Je suis un enfant trouvé.

Mais jusqu’à huit ans j’ai cru que, comme tous les autres enfants, j’avais une mère, car lorsque je pleurais, il y avait une femme qui me serrait si doucement dans ses bras, en me berçant, que mes larmes s’arrêtaient de couler.

Jamais je ne me couchais dans mon lit sans qu’une femme vînt m’embrasser, et, quand le vent de décembre collait la neige contre les vitres blanchies, elle me prenait les pieds entre ses deux mains et elle restait à me les réchauffer en me chantant une chanson, dont je retrouve encore dans ma mémoire l’air et quelques paroles.

Quand je gardais notre vache le long des chemins herbus ou dans les brandes, et que j’étais surpris par une pluie d’orage, elle accourait au-devant de moi et me forçait à m’abriter sous son jupon de laine relevé qu’elle me ramenait sur la tête et sur les épaules.

Enfin quand j’avais une querelle avec un de mes camarades, elle me faisait conter mes chagrins, et presque toujours elle trouvait de bonnes paroles pour me consoler ou me donner raison.

Par tout cela, et par bien d’autres choses encore, par la façon dont elle me parlait, par la façon dont elle me regardait, par ses caresses, par la douceur qu’elle mettait dans ses gronderies, je croyais qu’elle était ma mère.

Voici comment j’appris qu’elle n’était que ma nourrice.

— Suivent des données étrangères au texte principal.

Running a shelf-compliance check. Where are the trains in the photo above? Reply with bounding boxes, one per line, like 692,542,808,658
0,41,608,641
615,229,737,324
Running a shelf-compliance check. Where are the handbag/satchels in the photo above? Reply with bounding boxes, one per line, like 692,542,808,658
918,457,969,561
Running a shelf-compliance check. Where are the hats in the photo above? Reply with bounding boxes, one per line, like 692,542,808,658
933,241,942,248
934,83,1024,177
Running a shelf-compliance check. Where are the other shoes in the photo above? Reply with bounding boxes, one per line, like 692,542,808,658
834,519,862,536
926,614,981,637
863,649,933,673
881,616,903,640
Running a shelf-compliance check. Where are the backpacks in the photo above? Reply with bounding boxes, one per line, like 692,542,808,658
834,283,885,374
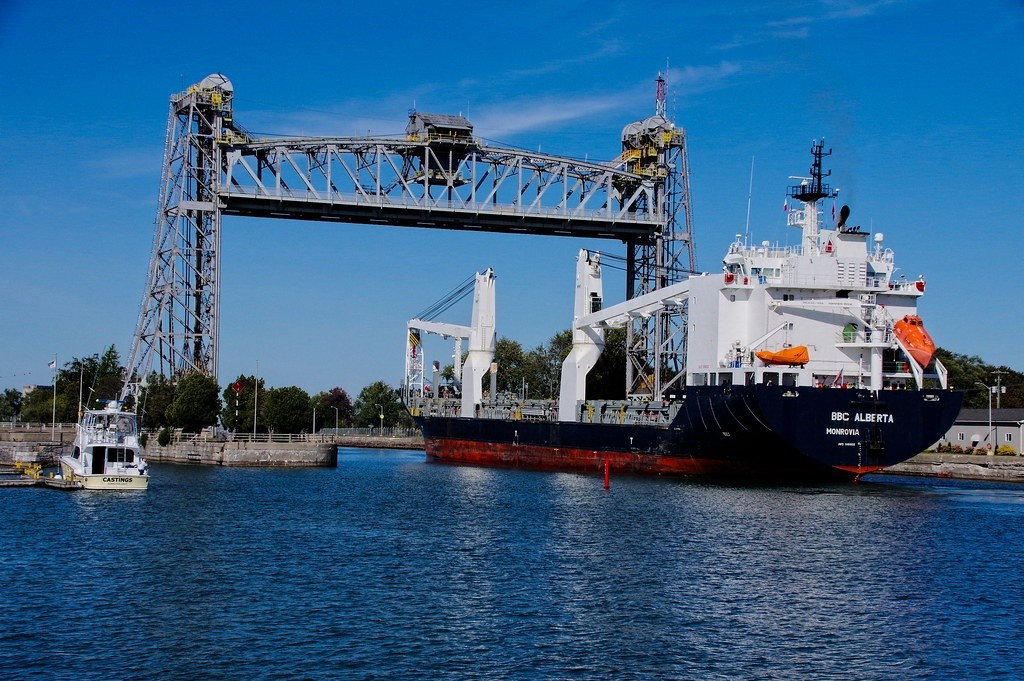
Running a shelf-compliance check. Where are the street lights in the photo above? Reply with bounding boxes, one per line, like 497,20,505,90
253,360,259,443
50,351,58,442
331,406,338,435
314,406,316,443
974,382,992,450
375,404,383,436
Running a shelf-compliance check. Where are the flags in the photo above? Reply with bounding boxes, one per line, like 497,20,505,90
783,198,787,213
48,360,56,369
834,369,842,383
831,203,835,221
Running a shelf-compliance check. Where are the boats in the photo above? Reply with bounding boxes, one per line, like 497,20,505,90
46,477,82,491
60,395,149,490
399,137,962,478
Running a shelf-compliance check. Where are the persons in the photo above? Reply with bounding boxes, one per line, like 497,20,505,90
817,380,866,389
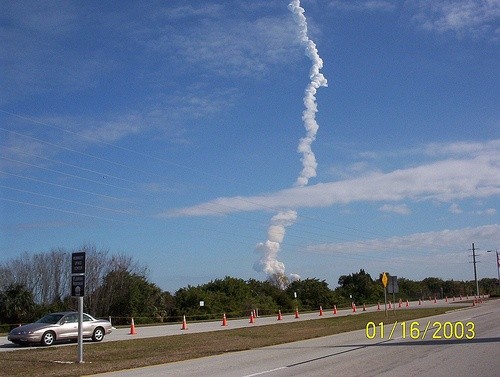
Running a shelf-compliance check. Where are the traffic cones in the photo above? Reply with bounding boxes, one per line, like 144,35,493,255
128,319,137,335
434,297,437,303
249,309,256,323
333,305,337,314
399,299,409,308
319,306,323,316
377,302,381,310
221,314,228,326
419,299,422,305
277,310,283,320
388,302,392,309
181,316,188,330
295,308,299,318
446,294,484,307
352,302,357,312
429,297,431,301
362,304,366,311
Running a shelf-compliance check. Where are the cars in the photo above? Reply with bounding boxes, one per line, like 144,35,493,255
8,312,113,346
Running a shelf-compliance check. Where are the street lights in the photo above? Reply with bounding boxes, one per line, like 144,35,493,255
487,250,500,283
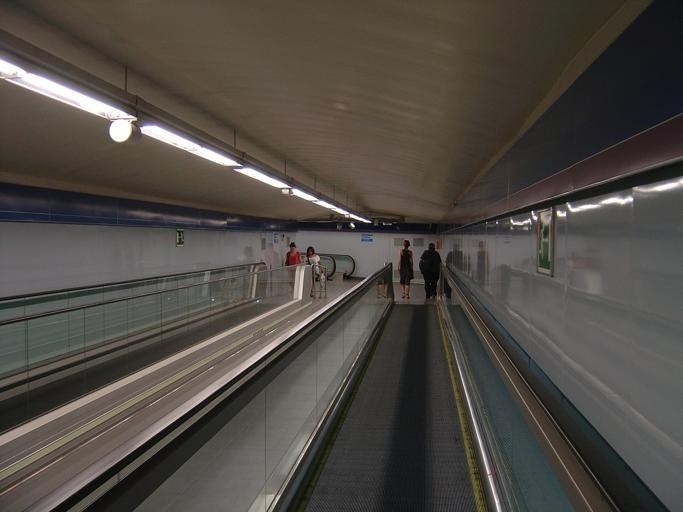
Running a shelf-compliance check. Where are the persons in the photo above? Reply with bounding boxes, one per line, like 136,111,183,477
418,242,441,301
284,242,302,299
445,243,465,271
396,239,414,299
304,246,323,297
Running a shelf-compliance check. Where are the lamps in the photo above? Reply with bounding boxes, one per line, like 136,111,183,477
345,213,372,223
108,119,143,143
233,164,293,189
312,198,349,215
290,186,319,201
2,51,138,124
140,123,244,169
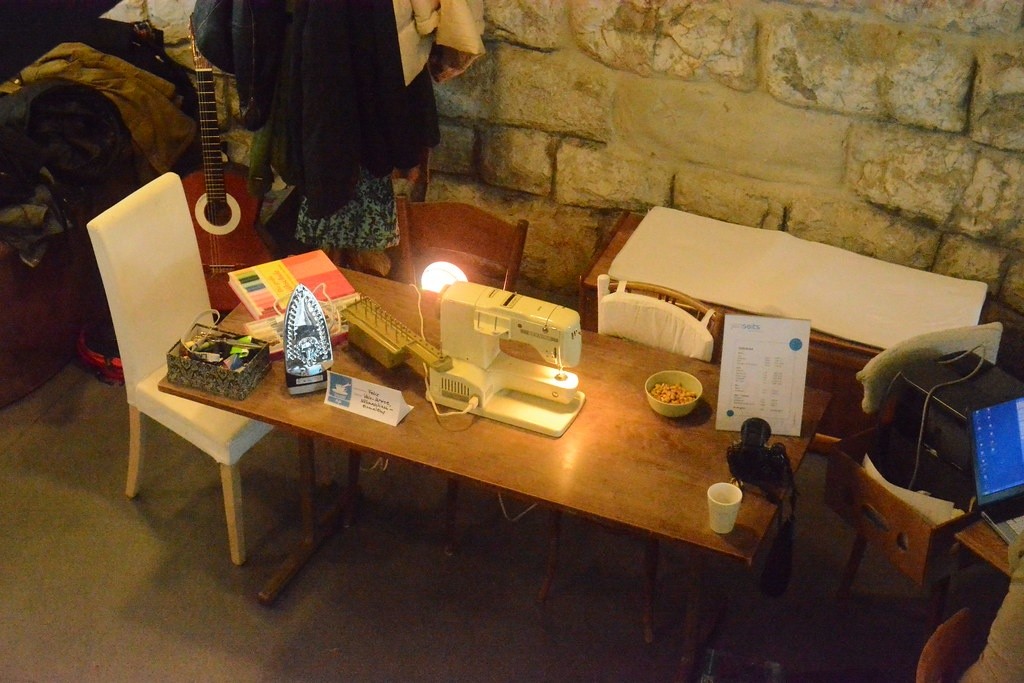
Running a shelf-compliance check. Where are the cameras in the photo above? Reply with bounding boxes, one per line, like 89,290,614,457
726,417,790,490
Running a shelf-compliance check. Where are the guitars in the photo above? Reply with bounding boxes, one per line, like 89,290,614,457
175,14,273,312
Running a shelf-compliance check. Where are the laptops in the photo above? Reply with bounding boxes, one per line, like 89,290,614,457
966,390,1024,546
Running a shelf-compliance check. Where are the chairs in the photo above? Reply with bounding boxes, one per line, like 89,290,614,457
534,272,723,648
85,171,322,564
343,191,533,549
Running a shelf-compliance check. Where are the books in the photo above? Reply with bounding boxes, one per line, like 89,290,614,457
225,249,356,322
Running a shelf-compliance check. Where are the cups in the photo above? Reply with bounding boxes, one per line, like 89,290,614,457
707,482,743,534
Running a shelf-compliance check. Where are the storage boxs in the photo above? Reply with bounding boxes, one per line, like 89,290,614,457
164,321,273,403
0,182,116,411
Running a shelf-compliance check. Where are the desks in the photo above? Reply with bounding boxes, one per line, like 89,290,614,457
157,255,838,683
574,205,994,457
931,514,1014,637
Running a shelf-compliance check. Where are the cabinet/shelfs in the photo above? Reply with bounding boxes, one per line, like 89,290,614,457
825,419,979,650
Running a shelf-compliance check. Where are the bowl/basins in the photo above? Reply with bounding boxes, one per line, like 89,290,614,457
644,370,703,418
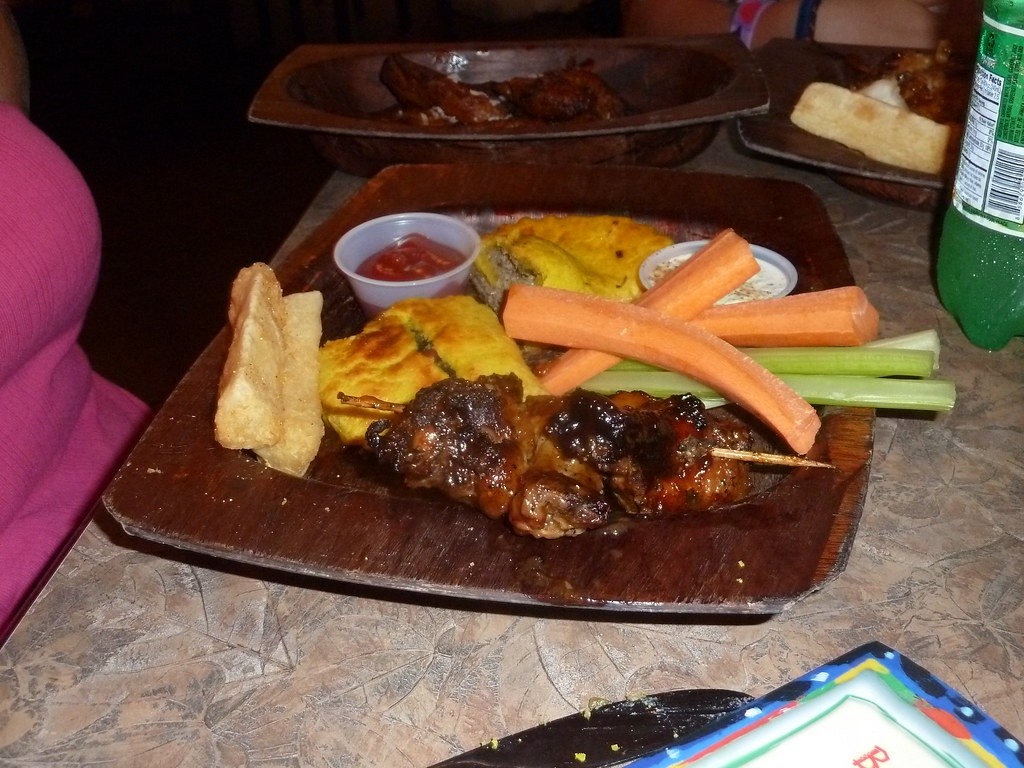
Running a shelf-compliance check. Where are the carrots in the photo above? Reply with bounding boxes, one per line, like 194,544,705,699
501,226,880,456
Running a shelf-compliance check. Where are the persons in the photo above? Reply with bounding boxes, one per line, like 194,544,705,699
621,0,982,49
0,0,155,633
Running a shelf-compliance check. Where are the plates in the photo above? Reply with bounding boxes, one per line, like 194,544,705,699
246,32,771,167
426,688,755,768
739,37,974,207
99,161,875,619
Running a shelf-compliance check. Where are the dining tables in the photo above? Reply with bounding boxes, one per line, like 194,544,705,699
0,124,1024,768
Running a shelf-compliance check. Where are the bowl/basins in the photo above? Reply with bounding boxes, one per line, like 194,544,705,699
335,213,480,318
639,239,797,305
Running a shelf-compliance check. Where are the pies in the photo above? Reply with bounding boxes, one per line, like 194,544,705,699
313,292,543,445
467,210,672,309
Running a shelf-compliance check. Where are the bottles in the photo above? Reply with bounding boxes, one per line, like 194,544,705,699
935,0,1024,350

Mon village, ou pour parler plus justement, le village où j’ai été élevé, car je n’ai pas eu de village à moi, pas de lieu de naissance, pas plus que je n’ai eu de père et de mère, le village enfin où j’ai passé mon enfance se nomme Chavanon ; c’est l’un des plus pauvres du centre de la France.

C’est dans un replis de terrain, sur les bords d’un ruisseau qui va perdre ses eaux rapides dans un des affluents de la Loire que se dresse la maison où j’ai passé mes premières années.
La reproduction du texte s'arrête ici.